*** Opening of PROVIDED TEXT ***

Wednesday, December 10, 2008

Top Ten

I've mentioned before that the drive to and from campus, about an hour each way, generally gives me time to think. Lately I've been trying to figure out the next step in my theological studies, trying to figure out if I should continue (which would be required for ordination) or give them a little rest for a bit. I've been looking at some other schools and last night on the way home I was thinking about why I've come to really love St. John's. I mean, I've driven by the place hundreds of times prior to starting my studies there and never gave it much of a thought. So, here's my top ten list:
10. Tradition - Whether it's the liturgy, lectio, feast days or what have you, it's interesting to see and participate in such a rich tradition. Jeanne (my wife and former Catholic) refers to me as Catholic-light these days.
9. St. John's Bible - it took me a bit to get used to the iconic nature of this work, but having one of the artistic directors for an instructor really opened my eyes to the relationship between art, music, and scripture. The image of Creation (above) is among my favorites.

*** Close of PROVIDED TEXT ***

--- REQUIRED ACTION ---
Please answer these questions using the blog post above.
(a) About how long is the drive to and from campus each way?
(b) What does Jeanne call the writer these days?
(c) Which image from the St. John's Bible is among the writer's favorites?

*** Opening of RECORDED DATA ***

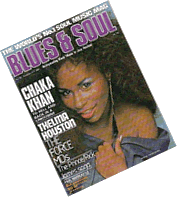 Blues and Soul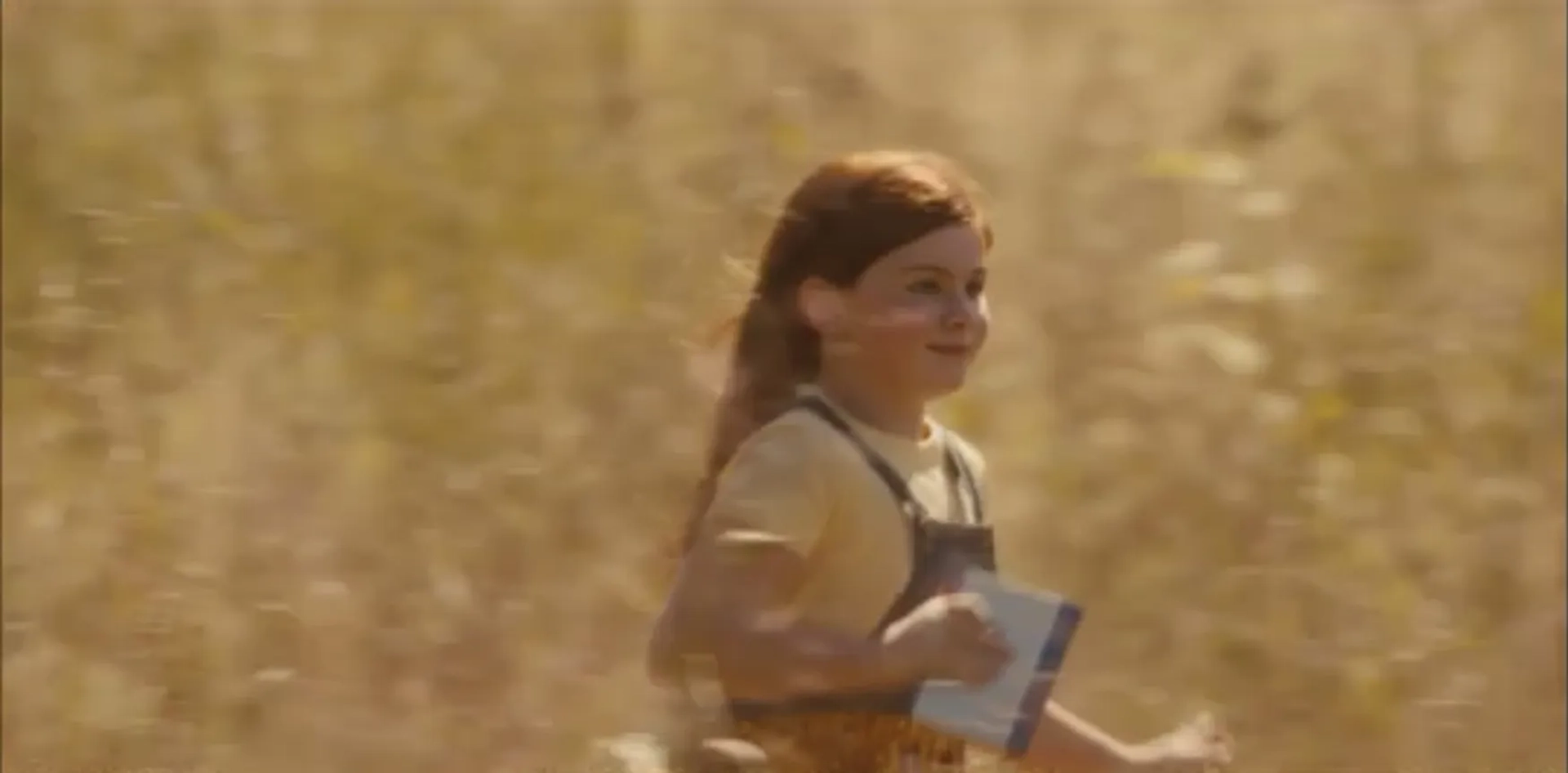 Still of Everleigh McDonell in The Time Traveler's Wife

*** Close of RECORDED DATA ***

--- ANSWER BELOW ---
(a) About an hour each way.
(b) Catholic-light.
(c) The image of Creation.